The nurse looked at me in silence, apparently having heard this soliloquy before. “So what do you want to do?” she finally asked.

I looked down and breathed a deep sigh. I was very tempted to give the patient his fix so that he would leave me alone for the rest of the night. No one would fault me very much for adding just one more drop to the bucket. But this felt like the wrong thing to do. It felt like being part of the problem, and I always prefer to be part of the solution. Finally I said to the nurse, “If I can’t win the game, then I should at least do what I think is right. I’m not giving any pain medications beyond what was ordered by the day team.”

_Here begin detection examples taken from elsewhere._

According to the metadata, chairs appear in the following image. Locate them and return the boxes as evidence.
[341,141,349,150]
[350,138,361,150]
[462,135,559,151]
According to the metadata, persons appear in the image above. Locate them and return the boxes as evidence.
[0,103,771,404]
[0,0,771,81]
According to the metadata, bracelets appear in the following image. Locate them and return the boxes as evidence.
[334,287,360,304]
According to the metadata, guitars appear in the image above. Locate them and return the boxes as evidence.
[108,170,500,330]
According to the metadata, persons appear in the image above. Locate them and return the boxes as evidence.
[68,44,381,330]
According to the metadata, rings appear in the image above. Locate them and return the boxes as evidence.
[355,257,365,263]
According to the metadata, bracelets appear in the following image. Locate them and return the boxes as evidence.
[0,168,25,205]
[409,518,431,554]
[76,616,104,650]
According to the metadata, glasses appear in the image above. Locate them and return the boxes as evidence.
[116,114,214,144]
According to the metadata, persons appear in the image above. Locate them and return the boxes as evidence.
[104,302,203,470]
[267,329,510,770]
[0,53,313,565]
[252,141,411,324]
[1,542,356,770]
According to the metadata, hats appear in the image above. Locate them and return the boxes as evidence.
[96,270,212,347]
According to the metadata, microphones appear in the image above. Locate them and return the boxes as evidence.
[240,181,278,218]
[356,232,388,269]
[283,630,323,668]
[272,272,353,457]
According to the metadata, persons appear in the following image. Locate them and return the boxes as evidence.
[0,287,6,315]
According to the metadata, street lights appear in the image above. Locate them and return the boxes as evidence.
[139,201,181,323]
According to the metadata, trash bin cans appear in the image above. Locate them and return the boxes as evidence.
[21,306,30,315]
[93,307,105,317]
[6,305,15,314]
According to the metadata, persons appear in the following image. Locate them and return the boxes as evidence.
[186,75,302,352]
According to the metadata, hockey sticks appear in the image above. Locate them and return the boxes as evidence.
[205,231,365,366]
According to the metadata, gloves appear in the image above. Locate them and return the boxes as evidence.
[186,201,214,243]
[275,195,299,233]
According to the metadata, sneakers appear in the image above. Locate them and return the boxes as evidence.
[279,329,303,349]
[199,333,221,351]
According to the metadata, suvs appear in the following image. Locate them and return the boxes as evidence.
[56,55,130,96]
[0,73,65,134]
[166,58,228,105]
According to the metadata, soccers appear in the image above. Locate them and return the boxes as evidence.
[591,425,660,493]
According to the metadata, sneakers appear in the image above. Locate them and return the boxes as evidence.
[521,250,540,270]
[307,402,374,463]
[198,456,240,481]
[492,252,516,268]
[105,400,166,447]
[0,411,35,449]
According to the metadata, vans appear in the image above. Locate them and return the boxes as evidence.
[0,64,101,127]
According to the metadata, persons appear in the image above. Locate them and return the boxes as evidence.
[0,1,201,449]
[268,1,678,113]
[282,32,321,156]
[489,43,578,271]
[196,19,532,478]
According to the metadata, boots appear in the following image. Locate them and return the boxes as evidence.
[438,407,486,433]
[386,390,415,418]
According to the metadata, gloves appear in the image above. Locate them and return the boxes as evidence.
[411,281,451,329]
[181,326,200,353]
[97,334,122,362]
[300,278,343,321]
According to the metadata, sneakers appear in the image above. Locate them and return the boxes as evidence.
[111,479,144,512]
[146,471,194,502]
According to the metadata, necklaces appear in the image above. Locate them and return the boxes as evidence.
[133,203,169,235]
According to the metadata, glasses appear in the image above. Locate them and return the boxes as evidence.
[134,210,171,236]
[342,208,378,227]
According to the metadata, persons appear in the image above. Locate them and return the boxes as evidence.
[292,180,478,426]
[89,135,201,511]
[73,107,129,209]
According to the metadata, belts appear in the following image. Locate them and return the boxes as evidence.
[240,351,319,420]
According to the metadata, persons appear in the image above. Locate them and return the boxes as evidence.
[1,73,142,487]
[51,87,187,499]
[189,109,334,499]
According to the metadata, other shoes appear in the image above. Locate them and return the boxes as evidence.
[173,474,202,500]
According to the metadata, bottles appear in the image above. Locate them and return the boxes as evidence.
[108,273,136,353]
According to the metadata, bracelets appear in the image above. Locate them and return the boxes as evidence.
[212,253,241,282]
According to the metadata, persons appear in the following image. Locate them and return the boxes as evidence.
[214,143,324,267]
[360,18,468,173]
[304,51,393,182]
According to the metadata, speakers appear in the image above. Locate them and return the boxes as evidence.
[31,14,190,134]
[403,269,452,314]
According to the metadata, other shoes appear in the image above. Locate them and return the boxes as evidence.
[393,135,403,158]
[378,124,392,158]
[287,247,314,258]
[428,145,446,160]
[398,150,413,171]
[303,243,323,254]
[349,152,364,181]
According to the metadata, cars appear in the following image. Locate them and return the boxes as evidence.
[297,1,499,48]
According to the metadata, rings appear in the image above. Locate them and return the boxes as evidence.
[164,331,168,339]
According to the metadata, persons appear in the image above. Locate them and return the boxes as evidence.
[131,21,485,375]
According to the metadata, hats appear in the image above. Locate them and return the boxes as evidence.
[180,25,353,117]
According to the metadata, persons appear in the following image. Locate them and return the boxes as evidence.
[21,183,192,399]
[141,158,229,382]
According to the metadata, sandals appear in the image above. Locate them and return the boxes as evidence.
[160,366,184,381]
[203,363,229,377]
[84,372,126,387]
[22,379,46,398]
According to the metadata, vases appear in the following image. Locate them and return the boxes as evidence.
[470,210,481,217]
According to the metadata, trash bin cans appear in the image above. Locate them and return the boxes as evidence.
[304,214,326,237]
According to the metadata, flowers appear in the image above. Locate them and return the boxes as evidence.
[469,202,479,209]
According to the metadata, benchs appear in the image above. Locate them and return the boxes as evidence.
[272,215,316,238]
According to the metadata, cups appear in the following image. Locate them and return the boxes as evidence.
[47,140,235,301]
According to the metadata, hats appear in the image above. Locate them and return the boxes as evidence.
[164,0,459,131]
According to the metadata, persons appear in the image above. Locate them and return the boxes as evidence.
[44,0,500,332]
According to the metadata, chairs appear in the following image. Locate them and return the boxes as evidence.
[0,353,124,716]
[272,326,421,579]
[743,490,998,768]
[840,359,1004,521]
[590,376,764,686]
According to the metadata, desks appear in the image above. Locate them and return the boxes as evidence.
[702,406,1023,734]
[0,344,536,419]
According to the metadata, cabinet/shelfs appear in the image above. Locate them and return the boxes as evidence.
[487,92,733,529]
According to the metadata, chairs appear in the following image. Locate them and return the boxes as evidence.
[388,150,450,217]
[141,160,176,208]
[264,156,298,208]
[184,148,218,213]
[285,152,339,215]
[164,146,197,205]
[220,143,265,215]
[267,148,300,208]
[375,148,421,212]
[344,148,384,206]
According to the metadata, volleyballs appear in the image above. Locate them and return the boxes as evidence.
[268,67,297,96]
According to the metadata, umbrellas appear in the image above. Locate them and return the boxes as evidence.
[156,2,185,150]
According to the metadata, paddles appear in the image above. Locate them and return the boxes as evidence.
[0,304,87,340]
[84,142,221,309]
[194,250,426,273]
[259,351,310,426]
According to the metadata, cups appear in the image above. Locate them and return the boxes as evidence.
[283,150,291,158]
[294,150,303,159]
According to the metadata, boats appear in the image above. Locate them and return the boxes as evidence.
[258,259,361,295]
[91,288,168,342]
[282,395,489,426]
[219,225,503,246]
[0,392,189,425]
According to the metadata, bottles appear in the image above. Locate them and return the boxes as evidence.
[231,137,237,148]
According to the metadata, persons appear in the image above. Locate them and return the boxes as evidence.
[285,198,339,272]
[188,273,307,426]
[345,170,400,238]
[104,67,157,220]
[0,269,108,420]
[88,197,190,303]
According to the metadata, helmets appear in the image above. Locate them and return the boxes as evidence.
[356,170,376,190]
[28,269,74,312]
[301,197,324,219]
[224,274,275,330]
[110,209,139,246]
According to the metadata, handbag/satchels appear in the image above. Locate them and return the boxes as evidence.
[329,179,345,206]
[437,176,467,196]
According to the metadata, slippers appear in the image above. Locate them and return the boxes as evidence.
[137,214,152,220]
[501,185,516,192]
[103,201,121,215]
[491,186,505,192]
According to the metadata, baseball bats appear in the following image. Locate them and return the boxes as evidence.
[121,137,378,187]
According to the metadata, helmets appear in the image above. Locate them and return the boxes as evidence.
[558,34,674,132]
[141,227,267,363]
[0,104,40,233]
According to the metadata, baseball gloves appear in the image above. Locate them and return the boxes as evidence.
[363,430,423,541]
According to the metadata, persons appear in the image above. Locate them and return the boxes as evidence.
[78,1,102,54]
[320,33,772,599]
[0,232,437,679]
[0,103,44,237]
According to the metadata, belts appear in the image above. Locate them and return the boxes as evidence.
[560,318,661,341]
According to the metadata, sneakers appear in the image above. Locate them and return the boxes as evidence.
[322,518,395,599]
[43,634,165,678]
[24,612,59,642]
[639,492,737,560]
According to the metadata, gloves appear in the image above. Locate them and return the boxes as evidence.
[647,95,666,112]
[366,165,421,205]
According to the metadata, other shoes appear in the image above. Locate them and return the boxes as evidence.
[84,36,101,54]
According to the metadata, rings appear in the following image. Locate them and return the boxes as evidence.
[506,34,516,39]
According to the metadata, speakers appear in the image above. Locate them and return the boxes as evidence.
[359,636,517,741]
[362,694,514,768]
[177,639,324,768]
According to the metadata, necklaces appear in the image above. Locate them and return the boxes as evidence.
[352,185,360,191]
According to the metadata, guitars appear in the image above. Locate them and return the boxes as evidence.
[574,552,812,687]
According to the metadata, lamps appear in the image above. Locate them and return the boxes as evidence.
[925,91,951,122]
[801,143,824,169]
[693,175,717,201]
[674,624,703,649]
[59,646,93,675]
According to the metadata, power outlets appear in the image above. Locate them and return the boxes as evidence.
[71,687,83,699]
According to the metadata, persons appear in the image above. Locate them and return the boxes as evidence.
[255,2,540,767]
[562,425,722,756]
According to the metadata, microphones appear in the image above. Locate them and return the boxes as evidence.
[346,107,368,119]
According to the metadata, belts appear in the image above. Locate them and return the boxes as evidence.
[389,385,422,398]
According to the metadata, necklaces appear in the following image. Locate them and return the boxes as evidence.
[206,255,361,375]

She shrugged her shoulders and said, “Alright. You’re the doctor.” And so began a night that I expected to be very long. But it wasn’t as bad as I expected. I think I only heard back about that patient once or maybe twice, and it was easier to hold firm after I had staked out my position at the start. In fact, my decision that night changed my approach to these situations forever.

Doctors can also help educate patients and the general public about addiction. Many patients over the years have heard my pep talk/lecture about addiction recovery. One memorable occasion happened several years ago in the hospital. A young woman had taken some additional medications from home without telling any of the medical team, and this led to an overdose when the nurse administered her hospital medications. We found out what was happening and averted the disaster using naloxone and flumazenil, medications which act as antidotes to narcotics and benzodiazepines. Later I came back to this woman’s room to talk with her, and she freely admitted what she had done. For the next half hour or so we talked about her addiction and her various struggles against it. She had been to a few 12 step meetings, but had never really tried to follow the steps.

“Do you have a higher power?” I asked.

“Yes, I’m a Christian,” she replied.

“Then I know your Higher Power,” I testified, “and I know that he has the power to heal you if you will turn to him and ask for his help.”

From a medical point of view I was simply offering this woman the only effective treatment for her disease. I don’t know what happened to her, and I never saw her again after that night, but I like to think that I helped her in some way.

The treatment of addiction is an example of the general truth that God is the ultimate source of strength and healing. This is true for any medical condition or any other challenge in our lives. The pattern of repentance outlined in the 12 steps is the same pattern that prophets of God have taught for millenia. It worked in ancient times, and it works now. The gospel of Jesus Christ will always work, and it will always be the right answer for the greatest challenges faced by God’s children on Earth.

Alan B. Sanderson, MD is a member of The Church of Jesus Christ of Latter-day Saints and is a practicing neurologist.